De cristão renegado a Filho do Rei – Estratégias de aquilombamento espiritual
Dona Tonha, Dona Odete, Mãe Odete, Tia Odete, ou, para mim, simplesmente,
vovó. Todos esses títulos e apelidos refletem os vários papéis que Dona Odete
Ferreira dos Santos assumia nas nossas vidas, a ponto de se atravessarem
durante a rotina de afazeres domésticos, espirituais, econômicos e familiares.
Desde pequenos, nós (eu e dois irmãos) ficávamos na casa de vovó enquanto
nossos pais saiam para trabalhar. Lugar de encontro entre primos, tios, filhos de
santo e agregados, aos poucos, passei a me interessar pelos “couros” o que fez
nascer em mim o sentimento de pertença e acolhimento familiar.
Caldinho de feijão logo cedo, às quatro horas da manhã. Lavar, catar e passar
feijão. Bater massa, arrumar o tabuleiro. Inveja das mulheres que podiam carregar
o tabuleiro na cabeça, pra nós, homens (no meu caso, menino) sobravam “as
coisas sem importância”, carregar os bancos, o cavalete, o tacho, tudo bem
arrumado no carrinho de mão.
Quando nossos pais se tornaram Testemunhas de Jeová, um hiato se formou entre
nós e o restante da família, deixamos de ficar aos cuidados da minha avó, para
ficarmos na casa de uma amiga da minha mãe, também TJ. Passamos a ouvir
coisas horríveis sobre os candomblecistas, como sendo adoradores do Diabo,
bebedores de sangue humano, pactários com forças malignas, entre outras
mentiras perversas do racismo religioso institucionalizado. Pra mim era
inconcebível que aquela velha tão amada por todos, tão entregue à caridade e ao
afeto, maior referência em minha vida, seria destruída no Armagedom. Se ela
fosse, eu queria ir também. Daí, me revoltei contra Jeová, não tinha como o amar.
Então, tentei o suicídio.

▸ **Trecho dos dados**
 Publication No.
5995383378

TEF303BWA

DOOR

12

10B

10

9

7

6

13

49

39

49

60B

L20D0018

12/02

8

* * *

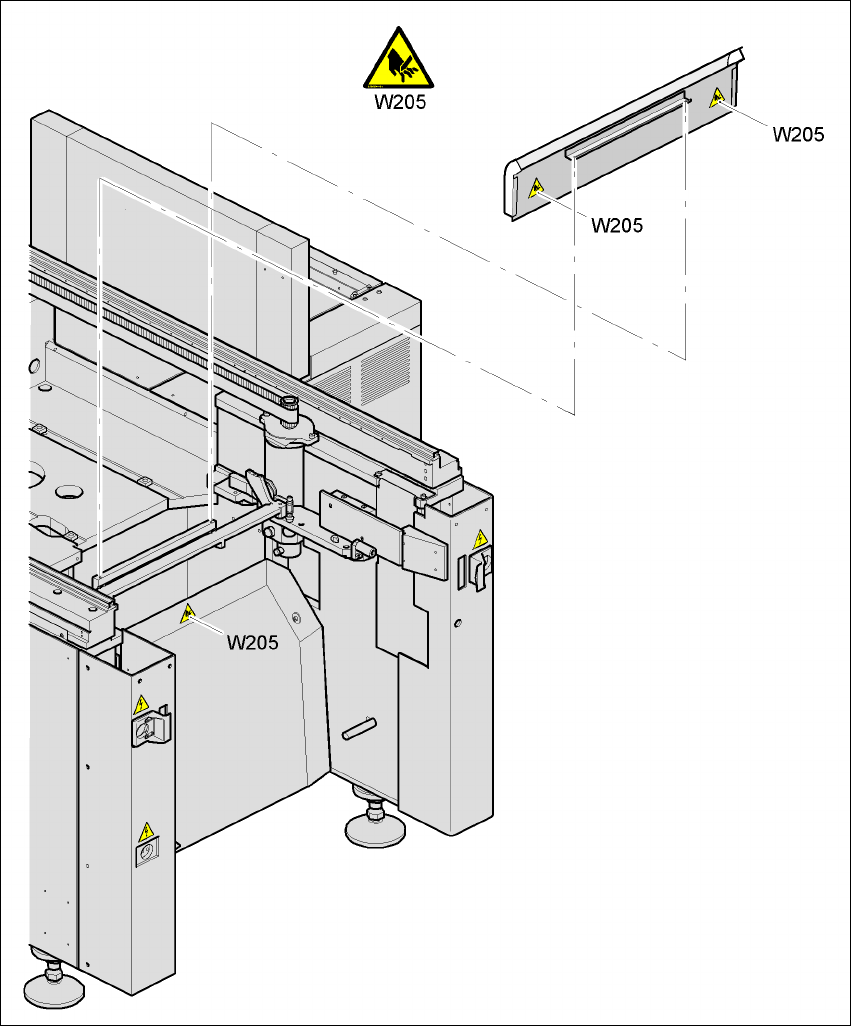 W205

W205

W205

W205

---

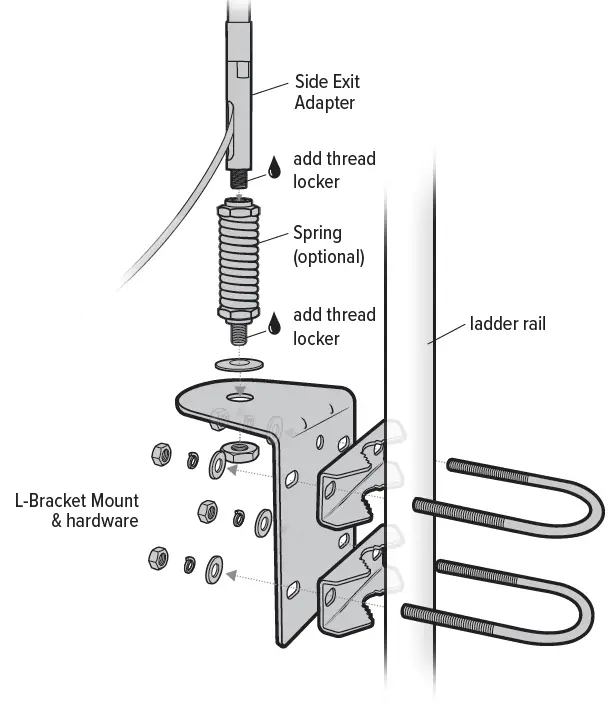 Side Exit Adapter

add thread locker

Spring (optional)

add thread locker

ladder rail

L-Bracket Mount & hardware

▸ **Instruções da tarefa**
Reproduza fielmente o trecho do relato sobre Dona Odete que começa nas palavras "De cristão renegado" e termina depois das palavras "e acolhimento familiar.".

▸ **Resposta ao problema**
De cristão renegado a Filho do Rei – Estratégias de aquilombamento espiritual
Dona Tonha, Dona Odete, Mãe Odete, Tia Odete, ou, para mim, simplesmente,
vovó. Todos esses títulos e apelidos refletem os vários papéis que Dona Odete
Ferreira dos Santos assumia nas nossas vidas, a ponto de se atravessarem
durante a rotina de afazeres domésticos, espirituais, econômicos e familiares.
Desde pequenos, nós (eu e dois irmãos) ficávamos na casa de vovó enquanto
nossos pais saiam para trabalhar. Lugar de encontro entre primos, tios, filhos de
santo e agregados, aos poucos, passei a me interessar pelos “couros” o que fez
nascer em mim o sentimento de pertença e acolhimento familiar.